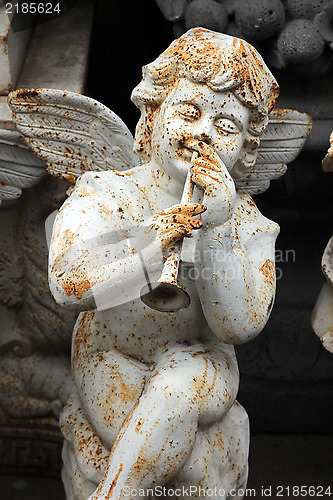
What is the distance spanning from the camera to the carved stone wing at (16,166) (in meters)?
3.52

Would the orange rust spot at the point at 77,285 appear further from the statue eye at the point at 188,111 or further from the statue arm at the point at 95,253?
the statue eye at the point at 188,111

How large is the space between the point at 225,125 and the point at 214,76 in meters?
0.13

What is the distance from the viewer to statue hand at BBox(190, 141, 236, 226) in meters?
2.92

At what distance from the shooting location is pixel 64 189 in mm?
3721

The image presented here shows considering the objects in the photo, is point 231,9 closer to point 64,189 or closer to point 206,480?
point 64,189

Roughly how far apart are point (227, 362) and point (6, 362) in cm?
101

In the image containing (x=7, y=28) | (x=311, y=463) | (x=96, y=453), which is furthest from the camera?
(x=311, y=463)

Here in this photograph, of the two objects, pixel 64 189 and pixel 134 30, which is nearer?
pixel 64 189

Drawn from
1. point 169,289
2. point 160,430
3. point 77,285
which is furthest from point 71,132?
point 160,430

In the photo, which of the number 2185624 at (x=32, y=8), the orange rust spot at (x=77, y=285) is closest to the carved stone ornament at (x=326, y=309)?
the orange rust spot at (x=77, y=285)

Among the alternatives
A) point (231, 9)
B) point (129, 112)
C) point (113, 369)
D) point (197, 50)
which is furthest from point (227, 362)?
point (129, 112)

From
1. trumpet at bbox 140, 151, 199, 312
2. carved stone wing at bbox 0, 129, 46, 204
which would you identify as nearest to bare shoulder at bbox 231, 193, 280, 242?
trumpet at bbox 140, 151, 199, 312

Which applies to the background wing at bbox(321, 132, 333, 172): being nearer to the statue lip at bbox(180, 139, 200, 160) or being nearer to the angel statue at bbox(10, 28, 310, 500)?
the angel statue at bbox(10, 28, 310, 500)

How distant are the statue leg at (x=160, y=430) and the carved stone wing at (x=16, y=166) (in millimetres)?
812
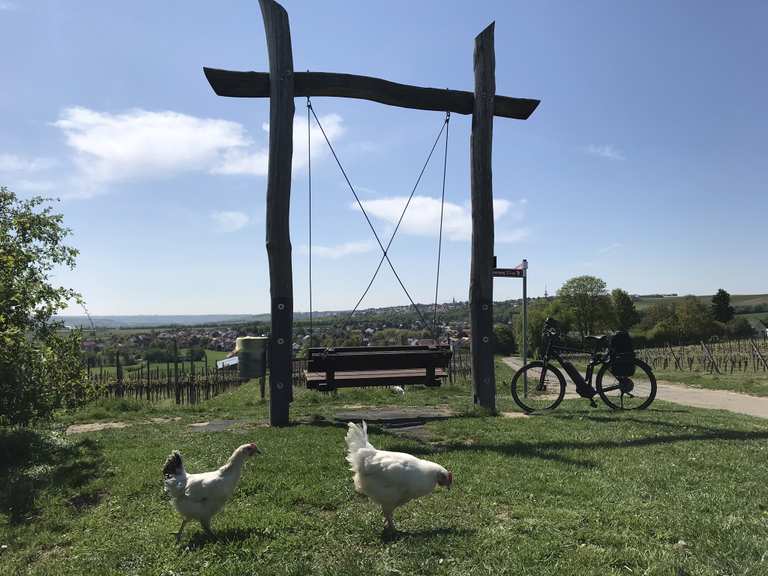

☆ ☆ ☆

WHAT IS EXPECTED:
Revise the data above by replacing "carved stone wing" with "sculpted wing" wherever it occurs, leaving everything else unchanged. Leave the pictures out of your answer.

ANSWER:
What is the distance spanning from the camera to the sculpted wing at (16,166) (in meters)?
3.52

Would the orange rust spot at the point at 77,285 appear further from the statue eye at the point at 188,111 or further from the statue arm at the point at 95,253?
the statue eye at the point at 188,111

How large is the space between the point at 225,125 and the point at 214,76 in meters?
0.13

What is the distance from the viewer to statue hand at BBox(190, 141, 236, 226) in meters?
2.92

At what distance from the shooting location is pixel 64 189 in mm?
3721

The image presented here shows considering the objects in the photo, is point 231,9 closer to point 64,189 or closer to point 206,480?
point 64,189

Roughly how far apart are point (227, 362) and point (6, 362) in cm?
101

In the image containing (x=7, y=28) | (x=311, y=463) | (x=96, y=453), which is furthest from the camera?
(x=311, y=463)

Here in this photograph, of the two objects, pixel 64 189 and pixel 134 30, which is nearer?
pixel 64 189

Drawn from
1. point 169,289
2. point 160,430
3. point 77,285
which is furthest from point 71,132?
point 160,430

In the photo, which of the number 2185624 at (x=32, y=8), the orange rust spot at (x=77, y=285) is closest to the carved stone ornament at (x=326, y=309)?
the orange rust spot at (x=77, y=285)

Among the alternatives
A) point (231, 9)
B) point (129, 112)
C) point (113, 369)
D) point (197, 50)
which is furthest from point (227, 362)?
point (129, 112)

From
1. trumpet at bbox 140, 151, 199, 312
2. sculpted wing at bbox 0, 129, 46, 204
which would you identify as nearest to bare shoulder at bbox 231, 193, 280, 242?
trumpet at bbox 140, 151, 199, 312

Which applies to the background wing at bbox(321, 132, 333, 172): being nearer to the statue lip at bbox(180, 139, 200, 160) or being nearer to the angel statue at bbox(10, 28, 310, 500)?
the angel statue at bbox(10, 28, 310, 500)

How distant are the statue leg at (x=160, y=430) and the sculpted wing at (x=16, y=166) (in millimetres)?
812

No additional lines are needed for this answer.